Cardiovascular Diseases
Heart Diseases
Death, Sudden, Cardiac
Myocardial Infarction
Carotid Artery Diseases

Study Type: Observational

Resource links provided by NLM:

Further study details as provided by National Heart, Lung, and Blood Institute (NHLBI):

Study Start Date: July 1994
Estimated Study Completion Date: May 1998
Detailed Description:


Elevation of platelet reactivity plasminogen activator inhibitor, fibrinogen, von Willebrand's factor, and factor VII have been reported to increase myocardial infarction risk. Myocardial infarction and sudden cardiac death are more frequent in the morning when platelet activity is increased and fibrinolysis is decreased. Reduction of recurrent myocardial infarction by aspirin and coumadin suggests causal roles for platelet activity and coagulation. Increases in viscosity and decreases in anti-thrombin III and Protein C have been linked with increased thrombosis. Despite these findings, a coherent picture of these disparate hemostatic indices as cardiac risk factors has yet to emerge.

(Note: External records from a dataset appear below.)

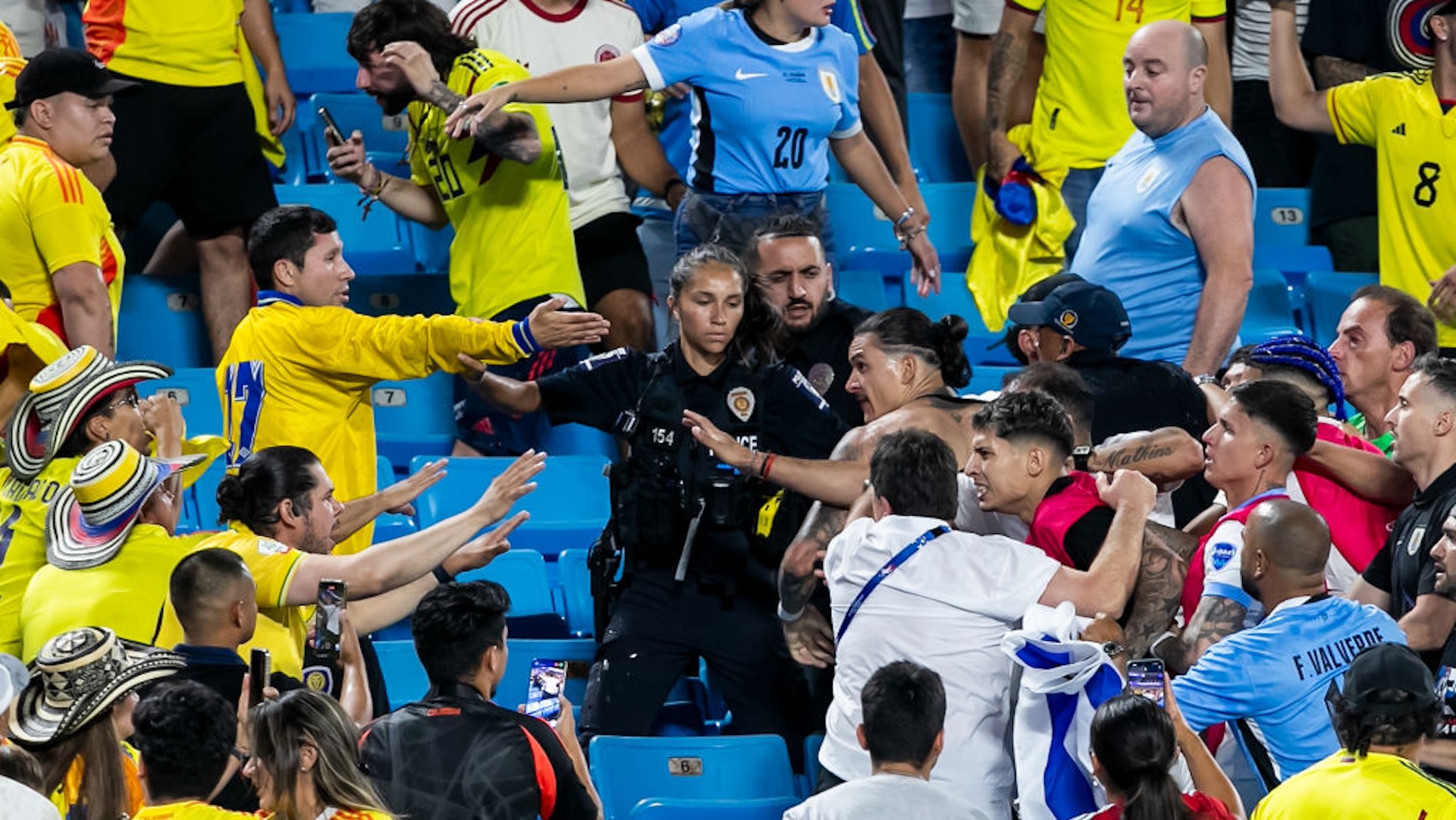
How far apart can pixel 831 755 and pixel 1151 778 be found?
4.29 ft

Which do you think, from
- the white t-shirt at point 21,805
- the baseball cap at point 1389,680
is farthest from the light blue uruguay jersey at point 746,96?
the white t-shirt at point 21,805

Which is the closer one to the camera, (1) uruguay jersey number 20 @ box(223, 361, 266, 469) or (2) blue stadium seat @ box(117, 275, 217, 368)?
(1) uruguay jersey number 20 @ box(223, 361, 266, 469)

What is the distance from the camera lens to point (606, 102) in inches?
351

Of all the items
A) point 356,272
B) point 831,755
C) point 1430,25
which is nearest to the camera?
point 831,755

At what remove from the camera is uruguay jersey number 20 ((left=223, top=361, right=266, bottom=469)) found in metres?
7.08

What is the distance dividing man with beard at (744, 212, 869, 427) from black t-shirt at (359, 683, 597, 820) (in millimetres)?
2587

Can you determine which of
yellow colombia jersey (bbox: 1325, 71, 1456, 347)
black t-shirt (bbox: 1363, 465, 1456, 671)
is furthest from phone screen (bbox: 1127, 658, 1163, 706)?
yellow colombia jersey (bbox: 1325, 71, 1456, 347)

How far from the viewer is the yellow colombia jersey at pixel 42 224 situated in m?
7.30

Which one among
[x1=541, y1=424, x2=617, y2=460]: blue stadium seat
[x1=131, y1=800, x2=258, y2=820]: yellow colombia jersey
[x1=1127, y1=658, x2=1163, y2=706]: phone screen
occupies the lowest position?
[x1=541, y1=424, x2=617, y2=460]: blue stadium seat

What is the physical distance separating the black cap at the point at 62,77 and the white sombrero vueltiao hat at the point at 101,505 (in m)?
2.13

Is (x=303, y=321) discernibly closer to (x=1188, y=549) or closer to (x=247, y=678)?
(x=247, y=678)

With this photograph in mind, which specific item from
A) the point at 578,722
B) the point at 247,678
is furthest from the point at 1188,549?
the point at 247,678

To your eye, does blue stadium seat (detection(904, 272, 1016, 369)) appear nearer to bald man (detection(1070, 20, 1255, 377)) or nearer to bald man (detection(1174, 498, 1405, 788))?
bald man (detection(1070, 20, 1255, 377))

Platelet reactivty, plasminogen activatator inhibitor, fibrinogen, von Willebrand's factor, factor VII, and other hemostatic risk factors were measured in all 4,000 subjects of the Framingham Offspring Study. The data were combined with the regularly collected Framingham data to: determine the relationships between hemostatic factors and carotid atherosclerosis as assessed by ultrasound; determine the relationship between hemostatic factors and the traditional cardiac risk factors; and determine if hemostatic risk factors independently predict myocardial infarction and cardiac death.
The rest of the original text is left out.